- **What this task involves**: Can you reproduce the entries below without any changes, starting at the line containing "Among the yellow" and ending at the line containing "2.31 metres", with the pictures left out?

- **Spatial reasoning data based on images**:
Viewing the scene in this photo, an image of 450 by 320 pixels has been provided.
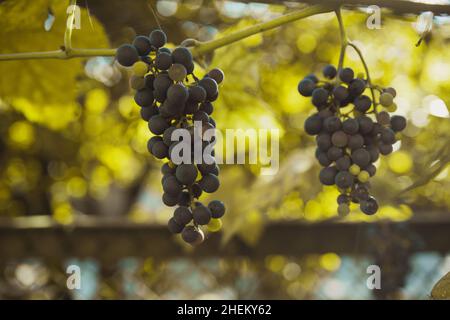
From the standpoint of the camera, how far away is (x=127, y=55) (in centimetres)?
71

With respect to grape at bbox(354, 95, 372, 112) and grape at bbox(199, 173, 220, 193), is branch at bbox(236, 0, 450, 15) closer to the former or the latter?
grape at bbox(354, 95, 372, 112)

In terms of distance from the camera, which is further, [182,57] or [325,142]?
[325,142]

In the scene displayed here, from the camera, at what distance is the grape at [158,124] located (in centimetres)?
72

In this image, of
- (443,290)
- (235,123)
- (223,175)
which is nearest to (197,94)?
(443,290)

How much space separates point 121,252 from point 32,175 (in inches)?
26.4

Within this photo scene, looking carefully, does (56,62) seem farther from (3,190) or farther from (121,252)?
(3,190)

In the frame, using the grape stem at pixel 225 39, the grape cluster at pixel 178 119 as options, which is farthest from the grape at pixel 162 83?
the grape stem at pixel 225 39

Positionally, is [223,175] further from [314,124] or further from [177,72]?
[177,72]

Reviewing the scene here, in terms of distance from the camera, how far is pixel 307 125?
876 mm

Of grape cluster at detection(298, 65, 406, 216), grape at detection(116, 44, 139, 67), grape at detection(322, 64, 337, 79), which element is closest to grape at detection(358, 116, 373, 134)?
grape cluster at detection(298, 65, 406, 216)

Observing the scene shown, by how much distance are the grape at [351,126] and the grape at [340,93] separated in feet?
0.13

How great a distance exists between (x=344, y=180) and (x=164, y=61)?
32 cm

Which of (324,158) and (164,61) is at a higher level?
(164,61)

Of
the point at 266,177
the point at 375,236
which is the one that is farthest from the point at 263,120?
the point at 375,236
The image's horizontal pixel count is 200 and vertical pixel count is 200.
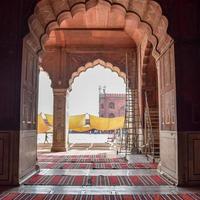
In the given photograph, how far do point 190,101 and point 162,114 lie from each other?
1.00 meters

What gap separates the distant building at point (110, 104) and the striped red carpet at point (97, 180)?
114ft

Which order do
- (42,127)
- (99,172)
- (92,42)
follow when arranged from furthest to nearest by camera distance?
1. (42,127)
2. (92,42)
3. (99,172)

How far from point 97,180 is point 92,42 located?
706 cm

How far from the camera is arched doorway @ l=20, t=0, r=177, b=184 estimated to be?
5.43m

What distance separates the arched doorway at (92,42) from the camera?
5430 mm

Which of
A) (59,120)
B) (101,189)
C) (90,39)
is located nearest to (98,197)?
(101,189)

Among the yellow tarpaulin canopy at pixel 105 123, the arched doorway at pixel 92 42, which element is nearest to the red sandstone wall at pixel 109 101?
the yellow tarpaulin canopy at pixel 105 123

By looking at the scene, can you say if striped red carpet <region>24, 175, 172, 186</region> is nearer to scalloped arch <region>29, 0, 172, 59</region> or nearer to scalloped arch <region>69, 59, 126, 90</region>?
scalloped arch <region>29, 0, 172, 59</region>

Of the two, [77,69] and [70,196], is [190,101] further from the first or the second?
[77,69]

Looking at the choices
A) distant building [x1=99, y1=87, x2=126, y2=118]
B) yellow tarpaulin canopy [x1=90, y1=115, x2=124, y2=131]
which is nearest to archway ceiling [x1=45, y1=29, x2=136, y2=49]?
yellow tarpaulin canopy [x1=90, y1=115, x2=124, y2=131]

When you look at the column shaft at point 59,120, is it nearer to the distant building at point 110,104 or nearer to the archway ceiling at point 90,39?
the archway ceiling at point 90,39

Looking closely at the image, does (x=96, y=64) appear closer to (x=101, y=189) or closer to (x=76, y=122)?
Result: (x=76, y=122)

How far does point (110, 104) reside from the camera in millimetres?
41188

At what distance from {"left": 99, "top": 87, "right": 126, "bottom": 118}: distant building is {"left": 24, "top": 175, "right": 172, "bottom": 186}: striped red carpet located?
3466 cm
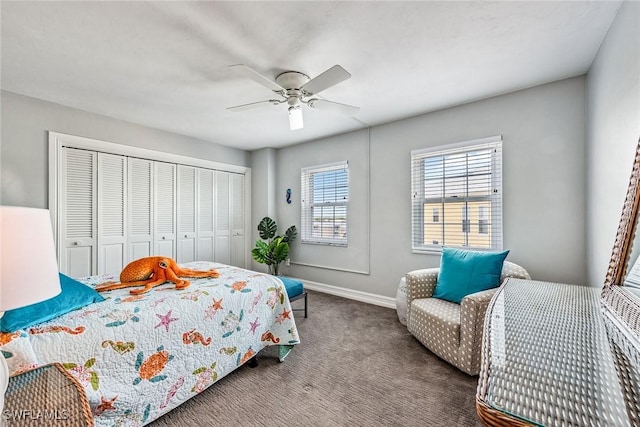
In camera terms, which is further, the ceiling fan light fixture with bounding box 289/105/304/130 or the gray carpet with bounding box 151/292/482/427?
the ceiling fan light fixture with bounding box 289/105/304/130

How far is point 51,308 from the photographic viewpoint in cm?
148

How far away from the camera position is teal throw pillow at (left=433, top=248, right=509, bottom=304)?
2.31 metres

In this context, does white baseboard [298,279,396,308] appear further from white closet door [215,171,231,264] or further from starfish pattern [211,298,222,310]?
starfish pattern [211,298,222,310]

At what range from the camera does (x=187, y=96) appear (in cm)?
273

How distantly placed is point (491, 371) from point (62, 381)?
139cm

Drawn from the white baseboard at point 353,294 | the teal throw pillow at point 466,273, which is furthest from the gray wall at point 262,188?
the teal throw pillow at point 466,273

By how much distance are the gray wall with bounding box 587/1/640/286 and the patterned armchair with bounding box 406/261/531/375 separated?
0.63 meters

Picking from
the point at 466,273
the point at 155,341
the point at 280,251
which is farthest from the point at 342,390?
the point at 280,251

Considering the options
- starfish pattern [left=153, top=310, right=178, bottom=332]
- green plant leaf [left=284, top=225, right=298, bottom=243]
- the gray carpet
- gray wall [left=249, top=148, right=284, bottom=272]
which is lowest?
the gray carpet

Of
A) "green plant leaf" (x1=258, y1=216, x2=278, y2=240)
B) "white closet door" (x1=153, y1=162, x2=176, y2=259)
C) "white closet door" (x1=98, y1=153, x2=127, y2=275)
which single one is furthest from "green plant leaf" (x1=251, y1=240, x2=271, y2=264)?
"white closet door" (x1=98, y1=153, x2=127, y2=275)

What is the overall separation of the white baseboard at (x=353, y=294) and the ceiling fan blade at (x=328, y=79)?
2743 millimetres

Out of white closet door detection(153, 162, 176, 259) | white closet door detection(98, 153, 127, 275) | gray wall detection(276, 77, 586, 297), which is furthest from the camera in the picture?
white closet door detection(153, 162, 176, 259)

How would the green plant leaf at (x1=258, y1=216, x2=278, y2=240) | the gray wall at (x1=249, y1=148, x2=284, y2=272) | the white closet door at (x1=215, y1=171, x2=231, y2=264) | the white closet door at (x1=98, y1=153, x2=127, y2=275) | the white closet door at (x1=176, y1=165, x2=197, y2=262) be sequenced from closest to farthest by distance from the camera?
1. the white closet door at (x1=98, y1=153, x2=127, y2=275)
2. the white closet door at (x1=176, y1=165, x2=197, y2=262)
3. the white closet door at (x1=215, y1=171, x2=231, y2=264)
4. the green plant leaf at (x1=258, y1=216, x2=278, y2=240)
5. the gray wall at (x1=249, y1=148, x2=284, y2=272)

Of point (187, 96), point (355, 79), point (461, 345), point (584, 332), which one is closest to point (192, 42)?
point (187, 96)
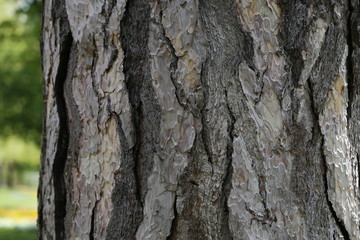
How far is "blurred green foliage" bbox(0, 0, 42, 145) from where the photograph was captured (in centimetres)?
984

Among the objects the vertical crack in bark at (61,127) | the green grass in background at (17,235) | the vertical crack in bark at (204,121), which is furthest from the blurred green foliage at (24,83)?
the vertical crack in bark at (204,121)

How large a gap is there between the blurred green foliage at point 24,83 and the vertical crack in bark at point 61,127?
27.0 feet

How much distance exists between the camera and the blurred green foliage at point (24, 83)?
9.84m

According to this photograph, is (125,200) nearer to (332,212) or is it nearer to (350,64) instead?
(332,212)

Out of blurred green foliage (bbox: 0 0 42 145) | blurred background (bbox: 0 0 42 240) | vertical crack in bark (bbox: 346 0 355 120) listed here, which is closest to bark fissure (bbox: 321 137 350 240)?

- **Exercise output**:
Among the yellow tarpaulin canopy at pixel 105 123, the arched doorway at pixel 92 42, which element is nearest to the red sandstone wall at pixel 109 101?
the yellow tarpaulin canopy at pixel 105 123

By looking at the scene, can you say if striped red carpet <region>24, 175, 172, 186</region> is nearer to scalloped arch <region>29, 0, 172, 59</region> or nearer to scalloped arch <region>69, 59, 126, 90</region>?
scalloped arch <region>29, 0, 172, 59</region>

Of the two, [77,69] and [70,196], is [190,101] further from the first or the second?
[77,69]

Looking at the choices
A) distant building [x1=99, y1=87, x2=126, y2=118]
B) yellow tarpaulin canopy [x1=90, y1=115, x2=124, y2=131]
which is nearest to archway ceiling [x1=45, y1=29, x2=136, y2=49]?
yellow tarpaulin canopy [x1=90, y1=115, x2=124, y2=131]

When you look at the column shaft at point 59,120, is it nearer to the distant building at point 110,104 or nearer to the archway ceiling at point 90,39?
the archway ceiling at point 90,39

Looking closely at the image, does (x=96, y=64) appear closer to (x=101, y=189) or closer to (x=76, y=122)?
Result: (x=76, y=122)

How far does point (110, 104) reside from the camera in millimetres?
41188

At what distance from {"left": 99, "top": 87, "right": 126, "bottom": 118}: distant building is {"left": 24, "top": 175, "right": 172, "bottom": 186}: striped red carpet located?
3466 cm
In camera terms, which is further, the ceiling fan light fixture with bounding box 289/105/304/130 or the gray carpet with bounding box 151/292/482/427?
the ceiling fan light fixture with bounding box 289/105/304/130

How far is point 51,308 from the photographic viewpoint in cm?
148

How far away from the camera position is teal throw pillow at (left=433, top=248, right=509, bottom=304)?
2.31 metres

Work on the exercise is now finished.